**Aufgaben**
1. Geben Sie aus dem Reisebericht die Passage von "Unsere Reise nach" bis einschließlich "werden hier eingebunden." wortgetreu aus.
2. Wie viel kostet laut dem Reisebericht die obligatorische Autobahnvignette für die Schweiz?

**Textabschnitt**

---*---

Mit Camperkalli nach Spanien (Teil 1): Annecy und der Mont Ventoux

Unsere Reise nach Spanien liegt nun schon ein paar Monate zurück. Die Zeit, sie auch im Blog festzuhalten, fehlte bisher. Aber das wollen wir heute nachholen. Die Videos zu den einzelnen Etappen sind längst online und werden hier eingebunden.

Mitte September sind wir zu einer zweieinhalbwöchigen Reise nach Spanien aufgebrochen. Wenn wir mit dem Wohnmobil reisen, planen wir nur noch sehr grob, damit wir unterwegs spontan reagieren können, wenn uns etwas besonders gut gefällt. So haben wir nur festgelegt, dass wir bis Valencia fahren und dass wir die Route entlang der Mittelmeerküste wählen wollen.


Da wir bei Fahrten nach Spanien oder Südfrankreich in der Regel die Strecke durch das Rhonetal nutzen, haben wir uns dieses Mal für eine ganz andere Route nach Süden entschieden: durch die Schweiz und die französischen Alpen. Auch wenn die obligatorische Autobahnvignette für die Schweiz mit 42 Euro zu Buche schlägt, lohnt sich die Ausgabe, denn aus Zeitgründen würden wir auch für die Frankreichdurchquerung die schnellste Strecke über die mautpflichtigen Autobahnen über Besançon und Lyon wählen, hätten dort also ähnliche Kosten.



Zugegeben, die Fahrt von Wiesbaden über Straßburg, Mulhouse, Besancon, Lyon verliefe wesentlich zügiger als durch die Schweiz und die französischen Alpen. So wählen wir als ersten Übernachtungsspot schon die recht weit nördlich gelegene Alpenstadt Annecy. Weil wir sie noch nicht kennen.

---*---

**Datenzeilen**
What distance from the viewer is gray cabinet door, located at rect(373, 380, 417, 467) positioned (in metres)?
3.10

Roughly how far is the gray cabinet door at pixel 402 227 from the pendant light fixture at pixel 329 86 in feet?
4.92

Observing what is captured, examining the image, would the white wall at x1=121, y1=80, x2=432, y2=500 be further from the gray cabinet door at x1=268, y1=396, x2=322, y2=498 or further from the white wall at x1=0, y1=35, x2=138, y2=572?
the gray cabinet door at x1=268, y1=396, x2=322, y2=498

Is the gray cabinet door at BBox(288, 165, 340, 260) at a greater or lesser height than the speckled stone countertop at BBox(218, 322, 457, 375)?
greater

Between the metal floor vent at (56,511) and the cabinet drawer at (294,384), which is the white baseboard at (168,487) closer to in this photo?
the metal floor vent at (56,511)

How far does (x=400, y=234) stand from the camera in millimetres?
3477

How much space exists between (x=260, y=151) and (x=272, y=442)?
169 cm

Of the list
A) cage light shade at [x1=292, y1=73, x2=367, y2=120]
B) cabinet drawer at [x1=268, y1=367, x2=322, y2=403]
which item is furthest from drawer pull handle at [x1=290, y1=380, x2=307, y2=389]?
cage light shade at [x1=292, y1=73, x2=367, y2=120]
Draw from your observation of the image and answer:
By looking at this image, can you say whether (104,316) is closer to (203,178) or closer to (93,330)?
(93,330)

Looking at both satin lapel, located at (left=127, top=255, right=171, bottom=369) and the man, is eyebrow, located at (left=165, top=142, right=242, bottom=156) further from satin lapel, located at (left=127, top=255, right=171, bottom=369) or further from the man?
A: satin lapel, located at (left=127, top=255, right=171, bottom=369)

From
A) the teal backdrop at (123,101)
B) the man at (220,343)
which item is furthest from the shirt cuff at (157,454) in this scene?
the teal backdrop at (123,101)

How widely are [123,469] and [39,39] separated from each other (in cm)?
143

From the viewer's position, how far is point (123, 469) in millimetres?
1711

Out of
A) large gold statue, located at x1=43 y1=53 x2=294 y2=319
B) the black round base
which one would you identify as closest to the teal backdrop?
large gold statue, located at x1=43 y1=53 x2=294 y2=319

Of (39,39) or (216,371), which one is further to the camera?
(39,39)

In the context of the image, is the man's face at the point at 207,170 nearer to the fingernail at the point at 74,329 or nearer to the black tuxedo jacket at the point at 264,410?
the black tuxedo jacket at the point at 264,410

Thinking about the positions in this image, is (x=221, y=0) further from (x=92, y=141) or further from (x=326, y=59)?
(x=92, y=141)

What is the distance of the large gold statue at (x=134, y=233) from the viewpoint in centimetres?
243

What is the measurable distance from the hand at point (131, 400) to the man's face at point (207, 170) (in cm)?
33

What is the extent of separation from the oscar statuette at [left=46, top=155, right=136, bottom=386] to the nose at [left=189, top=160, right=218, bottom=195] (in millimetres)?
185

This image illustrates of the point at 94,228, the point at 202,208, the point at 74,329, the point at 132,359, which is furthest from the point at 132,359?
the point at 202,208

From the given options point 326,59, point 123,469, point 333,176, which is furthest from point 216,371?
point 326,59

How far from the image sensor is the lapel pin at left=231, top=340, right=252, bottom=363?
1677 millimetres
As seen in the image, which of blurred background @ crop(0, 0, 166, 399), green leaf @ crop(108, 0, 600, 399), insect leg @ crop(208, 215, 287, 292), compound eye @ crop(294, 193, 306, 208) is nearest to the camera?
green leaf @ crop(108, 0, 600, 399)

---*---

**Die Lösungen**
1.
Unsere Reise nach Spanien liegt nun schon ein paar Monate zurück. Die Zeit, sie auch im Blog festzuhalten, fehlte bisher. Aber das wollen wir heute nachholen. Die Videos zu den einzelnen Etappen sind längst online und werden hier eingebunden.

2. Sie kostet 42 Euro.